## Directions
Translate this sentence from the discussion about diverted flights into Spanish: "Late at night, there are not many stations that are willing to take diversions."

As a dispatcher, this is not an uncommon situation. Late at night, there are not many stations that are willing to take diversions. You cant always list a hub airport on the release and weather dictates where a diverted plane goes. Plane has to land somewhere. Theres always something that can be worked out to let passengers off the plane or get plane fueled for gas and go. Its not ideal to divert to outstations late at night but when you need to divert and there arent many good options weather wise, passenger handling comes second to putting the plane safely on the ground.
 
Back at MHT, we used to have an agreement with B6 that sounded more and more like a "yes please" when BOS WX took a dive. It got creative during some summer thunderstorms, but it really didn't get beyond the phone call of a dispatcher asking for the trucks to be ready, apologizing to us afterwards. We'd only ever have the hair raise up in the winter if deicing were involved, because the staffing was always so bad. 4 fuelers is great, but how many of you can deice? No OT allowed. Figure it out. Thanks, bye.

The time BOS lost their fuel farm due to a pump fire, we had everything up to Delta 757s using us for tanker stops before continuing south. Again, non-normal stuff, and after 3 or 4 transcontinentals were cleared and stopping by, BOS APP just stopped using us altogether because the airport would've run out of fuel.

The real challenge was JFK, if a line of storms were preventing BOS and BDL for ALTNs. Only ever happened once that I recall, but like the guys above had said: Get it on the ground and figure it out later. In my particular recollection, Delta sent us a 330 and we had to send it to the FedEx spot, but because no one had those towbars, they had to swing it perpendicular and the on-duty guy had to call desperately for help. Something like that.

Get it on the ground, really, was always the big takeaway for me. Looking at the KAL A330 post in another thread I'm glad no one was killed.
 
I was talking to an airport director just the other day about this. He had a potential situation where a plane was going to land for a medical, but the ground handlers were forbidden from touching the airplane (different carrier). The captain changed their mind while on approach and went to one of their stations instead.

Yea, that is one of the challenges we face at times. If the flight already landed and no one wants to handle it, eventually one of our ground handlers or airline will have to handle it.


As a dispatcher, this is not an uncommon situation. Late at night, there are not many stations that are willing to take diversions. You cant always list a hub airport on the release and weather dictates where a diverted plane goes. Plane has to land somewhere. Theres always something that can be worked out to let passengers off the plane or get plane fueled for gas and go. Its not ideal to divert to outstations late at night but when you need to divert and there arent many good options weather wise, passenger handling comes second to putting the plane safely on the ground.

Agreed, safety comes first and in the end, we could always figure out a solution.

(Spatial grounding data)

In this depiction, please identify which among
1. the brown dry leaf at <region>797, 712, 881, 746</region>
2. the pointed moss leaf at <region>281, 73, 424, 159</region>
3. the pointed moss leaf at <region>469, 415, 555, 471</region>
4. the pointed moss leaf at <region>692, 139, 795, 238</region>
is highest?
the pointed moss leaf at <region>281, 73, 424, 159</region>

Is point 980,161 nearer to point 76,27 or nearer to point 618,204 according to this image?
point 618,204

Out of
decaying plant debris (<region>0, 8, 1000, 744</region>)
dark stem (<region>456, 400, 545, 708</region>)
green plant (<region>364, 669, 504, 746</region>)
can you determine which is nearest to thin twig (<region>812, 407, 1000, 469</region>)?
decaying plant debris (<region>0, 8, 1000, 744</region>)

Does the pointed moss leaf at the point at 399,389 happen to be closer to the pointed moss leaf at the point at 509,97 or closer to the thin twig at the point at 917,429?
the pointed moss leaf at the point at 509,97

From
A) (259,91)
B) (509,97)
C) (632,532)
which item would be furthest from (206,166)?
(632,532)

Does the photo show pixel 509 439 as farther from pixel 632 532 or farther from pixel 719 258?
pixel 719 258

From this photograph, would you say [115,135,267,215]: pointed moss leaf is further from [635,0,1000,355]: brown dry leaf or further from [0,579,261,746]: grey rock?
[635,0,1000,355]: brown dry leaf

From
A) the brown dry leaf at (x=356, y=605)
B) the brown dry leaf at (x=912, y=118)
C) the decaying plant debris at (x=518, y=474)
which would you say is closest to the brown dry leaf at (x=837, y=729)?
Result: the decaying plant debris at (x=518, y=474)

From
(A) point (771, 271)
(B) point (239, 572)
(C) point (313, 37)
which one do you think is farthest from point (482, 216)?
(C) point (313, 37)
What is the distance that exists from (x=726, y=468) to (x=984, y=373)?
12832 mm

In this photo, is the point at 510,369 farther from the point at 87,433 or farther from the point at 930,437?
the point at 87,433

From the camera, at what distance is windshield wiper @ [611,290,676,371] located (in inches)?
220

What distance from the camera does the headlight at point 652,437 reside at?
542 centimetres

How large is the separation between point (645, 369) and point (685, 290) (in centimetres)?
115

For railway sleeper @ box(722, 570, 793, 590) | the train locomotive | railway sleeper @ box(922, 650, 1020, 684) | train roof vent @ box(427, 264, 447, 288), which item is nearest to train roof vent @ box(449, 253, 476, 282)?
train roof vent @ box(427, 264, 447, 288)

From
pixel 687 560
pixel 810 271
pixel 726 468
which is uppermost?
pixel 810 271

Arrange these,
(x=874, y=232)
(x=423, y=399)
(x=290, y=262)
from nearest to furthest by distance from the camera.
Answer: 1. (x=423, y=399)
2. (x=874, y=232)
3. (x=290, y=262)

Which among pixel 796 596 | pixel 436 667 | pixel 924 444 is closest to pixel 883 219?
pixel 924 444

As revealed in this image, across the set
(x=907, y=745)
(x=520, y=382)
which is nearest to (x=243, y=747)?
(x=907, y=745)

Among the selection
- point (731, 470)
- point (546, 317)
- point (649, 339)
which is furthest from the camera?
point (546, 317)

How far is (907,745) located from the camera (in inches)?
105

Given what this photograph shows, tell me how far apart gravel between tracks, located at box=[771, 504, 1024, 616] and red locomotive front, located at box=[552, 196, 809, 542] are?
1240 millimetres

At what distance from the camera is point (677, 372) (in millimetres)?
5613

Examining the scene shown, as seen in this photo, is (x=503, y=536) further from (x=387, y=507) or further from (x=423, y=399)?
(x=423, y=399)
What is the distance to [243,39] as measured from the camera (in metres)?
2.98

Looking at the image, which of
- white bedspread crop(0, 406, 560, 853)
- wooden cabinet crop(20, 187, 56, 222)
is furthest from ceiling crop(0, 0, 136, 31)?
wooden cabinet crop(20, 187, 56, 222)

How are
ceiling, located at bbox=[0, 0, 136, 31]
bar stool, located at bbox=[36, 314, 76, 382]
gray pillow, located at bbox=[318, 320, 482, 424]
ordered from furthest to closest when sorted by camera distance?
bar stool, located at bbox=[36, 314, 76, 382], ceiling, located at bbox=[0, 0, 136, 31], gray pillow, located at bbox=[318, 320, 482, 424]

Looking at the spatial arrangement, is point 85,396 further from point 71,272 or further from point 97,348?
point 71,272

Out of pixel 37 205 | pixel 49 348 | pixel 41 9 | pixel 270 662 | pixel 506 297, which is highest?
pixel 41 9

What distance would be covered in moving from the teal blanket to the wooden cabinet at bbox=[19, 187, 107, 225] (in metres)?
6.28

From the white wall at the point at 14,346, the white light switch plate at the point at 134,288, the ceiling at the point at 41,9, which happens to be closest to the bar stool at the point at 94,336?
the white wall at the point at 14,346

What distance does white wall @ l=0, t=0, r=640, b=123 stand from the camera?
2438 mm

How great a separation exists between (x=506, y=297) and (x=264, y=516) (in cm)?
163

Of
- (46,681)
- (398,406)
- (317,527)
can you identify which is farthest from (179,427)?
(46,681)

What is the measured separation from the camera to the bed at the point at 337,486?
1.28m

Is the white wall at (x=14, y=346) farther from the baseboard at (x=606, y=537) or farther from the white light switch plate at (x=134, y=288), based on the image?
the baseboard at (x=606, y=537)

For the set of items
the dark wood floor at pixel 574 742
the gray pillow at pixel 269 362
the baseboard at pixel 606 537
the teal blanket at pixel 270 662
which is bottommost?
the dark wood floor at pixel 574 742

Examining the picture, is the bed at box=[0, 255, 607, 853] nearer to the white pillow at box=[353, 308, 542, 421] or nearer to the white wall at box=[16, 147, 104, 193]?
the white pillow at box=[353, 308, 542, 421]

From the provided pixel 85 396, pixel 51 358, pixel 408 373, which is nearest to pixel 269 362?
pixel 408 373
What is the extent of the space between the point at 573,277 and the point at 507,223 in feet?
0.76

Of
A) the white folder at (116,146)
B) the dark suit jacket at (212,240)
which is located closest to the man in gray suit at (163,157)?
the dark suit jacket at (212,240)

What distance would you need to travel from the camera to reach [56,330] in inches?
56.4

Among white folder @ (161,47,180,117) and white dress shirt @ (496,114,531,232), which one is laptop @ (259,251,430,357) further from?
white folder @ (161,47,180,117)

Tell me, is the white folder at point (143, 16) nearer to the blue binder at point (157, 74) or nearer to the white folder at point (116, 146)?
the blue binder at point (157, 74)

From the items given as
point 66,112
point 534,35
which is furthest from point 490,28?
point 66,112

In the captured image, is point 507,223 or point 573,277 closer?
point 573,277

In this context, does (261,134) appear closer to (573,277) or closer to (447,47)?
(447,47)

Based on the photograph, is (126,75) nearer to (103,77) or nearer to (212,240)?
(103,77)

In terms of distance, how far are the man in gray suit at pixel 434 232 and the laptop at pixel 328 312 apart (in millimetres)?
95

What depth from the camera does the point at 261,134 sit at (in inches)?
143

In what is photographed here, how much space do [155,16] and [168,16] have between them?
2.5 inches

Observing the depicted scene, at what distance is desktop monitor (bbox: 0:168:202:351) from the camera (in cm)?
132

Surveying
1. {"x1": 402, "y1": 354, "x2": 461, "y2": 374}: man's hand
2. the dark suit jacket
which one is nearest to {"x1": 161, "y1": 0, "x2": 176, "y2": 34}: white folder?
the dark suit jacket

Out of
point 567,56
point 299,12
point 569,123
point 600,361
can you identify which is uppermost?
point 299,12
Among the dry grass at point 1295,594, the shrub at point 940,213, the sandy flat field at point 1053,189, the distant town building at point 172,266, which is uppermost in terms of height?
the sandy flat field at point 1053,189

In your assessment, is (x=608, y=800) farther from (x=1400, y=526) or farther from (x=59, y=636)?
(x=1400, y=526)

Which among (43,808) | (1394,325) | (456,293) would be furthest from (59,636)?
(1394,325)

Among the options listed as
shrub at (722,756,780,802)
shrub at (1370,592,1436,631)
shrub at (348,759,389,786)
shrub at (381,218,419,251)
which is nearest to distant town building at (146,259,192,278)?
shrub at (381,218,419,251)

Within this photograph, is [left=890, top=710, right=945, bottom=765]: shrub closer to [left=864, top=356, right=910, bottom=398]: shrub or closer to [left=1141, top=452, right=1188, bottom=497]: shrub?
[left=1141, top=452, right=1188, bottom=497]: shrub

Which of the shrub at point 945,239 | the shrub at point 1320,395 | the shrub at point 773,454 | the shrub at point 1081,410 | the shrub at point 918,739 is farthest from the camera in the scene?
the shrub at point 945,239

## Reply
A altas horas de la noche, no hay muchas estaciones dispuestas a aceptar desvíos.